Data entries:
- - -

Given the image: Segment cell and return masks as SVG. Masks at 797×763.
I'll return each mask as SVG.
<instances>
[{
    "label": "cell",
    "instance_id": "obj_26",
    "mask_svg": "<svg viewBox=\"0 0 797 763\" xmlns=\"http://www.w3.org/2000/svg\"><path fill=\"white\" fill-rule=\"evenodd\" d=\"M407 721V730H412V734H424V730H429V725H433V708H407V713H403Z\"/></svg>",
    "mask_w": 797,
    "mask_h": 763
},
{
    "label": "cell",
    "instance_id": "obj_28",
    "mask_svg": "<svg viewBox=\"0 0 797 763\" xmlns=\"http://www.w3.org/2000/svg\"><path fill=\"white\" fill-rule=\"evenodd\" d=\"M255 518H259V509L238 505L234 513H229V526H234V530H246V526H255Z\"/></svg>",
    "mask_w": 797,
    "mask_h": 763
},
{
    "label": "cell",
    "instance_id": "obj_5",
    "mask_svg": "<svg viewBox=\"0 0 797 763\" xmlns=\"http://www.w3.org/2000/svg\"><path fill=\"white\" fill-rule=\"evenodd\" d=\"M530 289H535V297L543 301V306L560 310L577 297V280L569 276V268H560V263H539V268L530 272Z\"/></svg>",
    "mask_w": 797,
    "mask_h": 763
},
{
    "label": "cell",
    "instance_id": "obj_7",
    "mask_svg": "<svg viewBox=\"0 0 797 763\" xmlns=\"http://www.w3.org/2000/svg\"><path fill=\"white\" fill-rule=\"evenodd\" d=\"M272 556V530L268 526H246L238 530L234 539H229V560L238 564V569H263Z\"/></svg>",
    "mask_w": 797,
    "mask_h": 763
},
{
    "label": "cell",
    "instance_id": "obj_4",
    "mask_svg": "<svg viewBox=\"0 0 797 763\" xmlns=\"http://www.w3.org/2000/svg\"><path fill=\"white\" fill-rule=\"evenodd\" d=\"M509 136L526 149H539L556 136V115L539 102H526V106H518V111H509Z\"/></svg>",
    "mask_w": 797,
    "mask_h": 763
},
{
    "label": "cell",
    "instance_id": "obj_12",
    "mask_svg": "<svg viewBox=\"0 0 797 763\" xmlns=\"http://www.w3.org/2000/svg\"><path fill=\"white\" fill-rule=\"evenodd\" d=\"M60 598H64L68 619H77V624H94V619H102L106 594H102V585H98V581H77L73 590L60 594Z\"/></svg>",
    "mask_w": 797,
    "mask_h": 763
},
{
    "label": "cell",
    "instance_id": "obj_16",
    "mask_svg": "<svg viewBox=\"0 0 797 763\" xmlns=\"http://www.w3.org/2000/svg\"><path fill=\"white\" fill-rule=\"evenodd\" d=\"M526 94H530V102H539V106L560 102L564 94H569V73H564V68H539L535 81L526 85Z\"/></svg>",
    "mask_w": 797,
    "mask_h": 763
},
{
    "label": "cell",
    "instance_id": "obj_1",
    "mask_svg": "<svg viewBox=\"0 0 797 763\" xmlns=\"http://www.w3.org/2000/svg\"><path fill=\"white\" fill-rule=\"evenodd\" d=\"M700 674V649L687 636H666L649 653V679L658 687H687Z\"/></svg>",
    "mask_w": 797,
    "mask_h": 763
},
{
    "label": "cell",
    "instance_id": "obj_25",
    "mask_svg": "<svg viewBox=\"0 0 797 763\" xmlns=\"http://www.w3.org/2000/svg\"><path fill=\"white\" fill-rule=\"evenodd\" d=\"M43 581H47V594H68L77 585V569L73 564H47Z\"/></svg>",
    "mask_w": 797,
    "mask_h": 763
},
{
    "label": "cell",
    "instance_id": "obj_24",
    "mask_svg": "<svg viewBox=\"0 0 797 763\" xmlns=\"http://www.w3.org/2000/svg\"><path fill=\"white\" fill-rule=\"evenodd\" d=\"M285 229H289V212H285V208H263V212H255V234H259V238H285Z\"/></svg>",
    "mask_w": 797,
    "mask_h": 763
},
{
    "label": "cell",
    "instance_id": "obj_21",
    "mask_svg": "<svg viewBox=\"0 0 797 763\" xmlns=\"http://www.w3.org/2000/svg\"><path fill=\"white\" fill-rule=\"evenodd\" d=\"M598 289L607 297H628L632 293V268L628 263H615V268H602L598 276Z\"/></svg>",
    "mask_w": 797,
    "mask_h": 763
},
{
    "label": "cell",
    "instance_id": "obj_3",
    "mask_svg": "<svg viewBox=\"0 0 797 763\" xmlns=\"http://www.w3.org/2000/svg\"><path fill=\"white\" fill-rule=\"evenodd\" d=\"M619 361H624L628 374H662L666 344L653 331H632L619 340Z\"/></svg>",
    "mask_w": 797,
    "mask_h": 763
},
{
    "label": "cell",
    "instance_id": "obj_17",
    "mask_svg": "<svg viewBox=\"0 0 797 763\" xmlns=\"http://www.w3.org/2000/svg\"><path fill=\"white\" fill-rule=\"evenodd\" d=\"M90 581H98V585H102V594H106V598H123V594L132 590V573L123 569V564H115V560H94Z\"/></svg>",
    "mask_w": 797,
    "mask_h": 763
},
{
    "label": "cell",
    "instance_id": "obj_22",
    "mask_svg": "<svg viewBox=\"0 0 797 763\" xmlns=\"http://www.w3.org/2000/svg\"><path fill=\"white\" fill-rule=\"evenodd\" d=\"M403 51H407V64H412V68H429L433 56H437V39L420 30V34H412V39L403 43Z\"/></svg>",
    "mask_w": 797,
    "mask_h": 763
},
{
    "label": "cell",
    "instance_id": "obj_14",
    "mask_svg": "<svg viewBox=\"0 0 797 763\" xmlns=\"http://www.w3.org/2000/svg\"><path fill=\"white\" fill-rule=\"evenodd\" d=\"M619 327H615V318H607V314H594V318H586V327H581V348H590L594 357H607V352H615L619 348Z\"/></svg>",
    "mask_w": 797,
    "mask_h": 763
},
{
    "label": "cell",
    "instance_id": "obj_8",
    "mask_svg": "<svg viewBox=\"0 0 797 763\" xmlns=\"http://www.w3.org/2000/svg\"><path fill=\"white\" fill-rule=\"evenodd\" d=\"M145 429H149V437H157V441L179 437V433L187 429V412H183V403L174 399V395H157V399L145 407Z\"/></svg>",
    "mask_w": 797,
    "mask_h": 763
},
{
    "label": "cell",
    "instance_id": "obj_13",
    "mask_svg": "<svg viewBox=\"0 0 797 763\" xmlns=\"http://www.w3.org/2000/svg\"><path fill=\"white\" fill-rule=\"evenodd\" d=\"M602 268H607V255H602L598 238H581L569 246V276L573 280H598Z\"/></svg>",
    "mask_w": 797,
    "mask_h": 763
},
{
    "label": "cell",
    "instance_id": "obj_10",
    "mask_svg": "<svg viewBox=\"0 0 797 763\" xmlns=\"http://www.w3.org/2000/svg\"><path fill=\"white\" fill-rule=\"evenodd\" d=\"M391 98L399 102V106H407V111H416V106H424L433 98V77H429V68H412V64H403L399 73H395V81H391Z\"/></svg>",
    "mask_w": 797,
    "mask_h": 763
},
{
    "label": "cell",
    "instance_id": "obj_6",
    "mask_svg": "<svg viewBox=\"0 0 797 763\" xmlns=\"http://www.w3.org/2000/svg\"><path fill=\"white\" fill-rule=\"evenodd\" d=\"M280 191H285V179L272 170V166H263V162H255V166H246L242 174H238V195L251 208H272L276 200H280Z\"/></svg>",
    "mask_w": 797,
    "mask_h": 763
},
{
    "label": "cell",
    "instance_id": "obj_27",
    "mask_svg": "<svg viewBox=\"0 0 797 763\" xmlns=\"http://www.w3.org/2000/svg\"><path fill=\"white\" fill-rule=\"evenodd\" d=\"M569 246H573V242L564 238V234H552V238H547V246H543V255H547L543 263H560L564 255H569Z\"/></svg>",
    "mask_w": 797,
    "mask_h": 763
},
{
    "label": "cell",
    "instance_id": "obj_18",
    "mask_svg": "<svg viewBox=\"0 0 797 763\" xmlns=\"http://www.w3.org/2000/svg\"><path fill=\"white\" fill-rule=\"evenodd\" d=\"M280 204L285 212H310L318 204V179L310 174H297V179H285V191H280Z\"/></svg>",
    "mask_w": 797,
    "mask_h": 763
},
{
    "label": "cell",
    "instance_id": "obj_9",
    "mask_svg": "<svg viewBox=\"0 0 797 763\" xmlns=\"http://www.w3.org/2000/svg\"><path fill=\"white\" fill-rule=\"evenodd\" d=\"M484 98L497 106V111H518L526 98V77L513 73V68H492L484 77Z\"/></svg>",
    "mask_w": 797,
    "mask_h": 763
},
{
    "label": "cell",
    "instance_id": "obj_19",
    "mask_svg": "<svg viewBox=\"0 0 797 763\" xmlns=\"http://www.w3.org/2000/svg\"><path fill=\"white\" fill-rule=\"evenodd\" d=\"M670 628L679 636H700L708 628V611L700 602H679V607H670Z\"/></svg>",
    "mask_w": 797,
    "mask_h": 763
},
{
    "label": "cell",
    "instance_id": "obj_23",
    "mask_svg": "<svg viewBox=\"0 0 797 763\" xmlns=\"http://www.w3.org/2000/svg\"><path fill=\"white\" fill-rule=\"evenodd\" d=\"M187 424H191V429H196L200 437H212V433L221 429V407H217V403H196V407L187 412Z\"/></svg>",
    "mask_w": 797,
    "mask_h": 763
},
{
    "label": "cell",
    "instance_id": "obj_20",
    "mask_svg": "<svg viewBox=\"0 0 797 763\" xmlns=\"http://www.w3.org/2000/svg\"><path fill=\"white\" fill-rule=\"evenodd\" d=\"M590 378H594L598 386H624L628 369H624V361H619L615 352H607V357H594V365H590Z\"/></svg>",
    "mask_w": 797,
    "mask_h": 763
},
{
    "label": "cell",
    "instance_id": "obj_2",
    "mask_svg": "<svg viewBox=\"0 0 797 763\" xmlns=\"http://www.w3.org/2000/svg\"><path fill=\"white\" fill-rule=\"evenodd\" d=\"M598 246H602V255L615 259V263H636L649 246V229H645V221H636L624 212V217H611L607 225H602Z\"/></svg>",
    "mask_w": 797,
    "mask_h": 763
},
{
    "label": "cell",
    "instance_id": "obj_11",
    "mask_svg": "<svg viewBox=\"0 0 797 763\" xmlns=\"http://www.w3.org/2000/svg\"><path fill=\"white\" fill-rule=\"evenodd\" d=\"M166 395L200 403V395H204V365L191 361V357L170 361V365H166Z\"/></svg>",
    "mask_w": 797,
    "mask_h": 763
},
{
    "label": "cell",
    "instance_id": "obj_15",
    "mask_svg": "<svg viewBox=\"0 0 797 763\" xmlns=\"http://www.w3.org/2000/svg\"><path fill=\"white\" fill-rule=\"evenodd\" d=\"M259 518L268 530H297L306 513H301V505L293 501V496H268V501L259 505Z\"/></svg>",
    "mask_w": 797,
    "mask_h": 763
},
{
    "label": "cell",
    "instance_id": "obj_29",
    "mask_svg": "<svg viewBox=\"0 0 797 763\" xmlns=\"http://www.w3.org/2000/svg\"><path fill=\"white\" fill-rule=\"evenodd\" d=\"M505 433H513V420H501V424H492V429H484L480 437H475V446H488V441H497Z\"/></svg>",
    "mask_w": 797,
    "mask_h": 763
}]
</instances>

- - -

### Exercise directions
Put everything from the start of the data entries down to the line containing "289H535V297L543 301V306L560 310L577", inclusive, into a Markdown table with the columns Row and Line. Number each line and leave out any blank lines.

### Reply to the exercise
| Row | Line |
|---|---|
| 1 | Given the image: Segment cell and return masks as SVG. Masks at 797×763. |
| 2 | I'll return each mask as SVG. |
| 3 | <instances> |
| 4 | [{ |
| 5 |     "label": "cell", |
| 6 |     "instance_id": "obj_26", |
| 7 |     "mask_svg": "<svg viewBox=\"0 0 797 763\" xmlns=\"http://www.w3.org/2000/svg\"><path fill=\"white\" fill-rule=\"evenodd\" d=\"M407 721V730H412V734H424V730H429V725H433V708H407V713H403Z\"/></svg>", |
| 8 |     "mask_w": 797, |
| 9 |     "mask_h": 763 |
| 10 | }, |
| 11 | { |
| 12 |     "label": "cell", |
| 13 |     "instance_id": "obj_28", |
| 14 |     "mask_svg": "<svg viewBox=\"0 0 797 763\" xmlns=\"http://www.w3.org/2000/svg\"><path fill=\"white\" fill-rule=\"evenodd\" d=\"M255 518H259V509L238 505L234 513H229V526H234V530H246V526H255Z\"/></svg>", |
| 15 |     "mask_w": 797, |
| 16 |     "mask_h": 763 |
| 17 | }, |
| 18 | { |
| 19 |     "label": "cell", |
| 20 |     "instance_id": "obj_5", |
| 21 |     "mask_svg": "<svg viewBox=\"0 0 797 763\" xmlns=\"http://www.w3.org/2000/svg\"><path fill=\"white\" fill-rule=\"evenodd\" d=\"M530 289H535V297L543 301V306L560 310L577 297V280L569 276V268H560V263H539V268L530 272Z\"/></svg>", |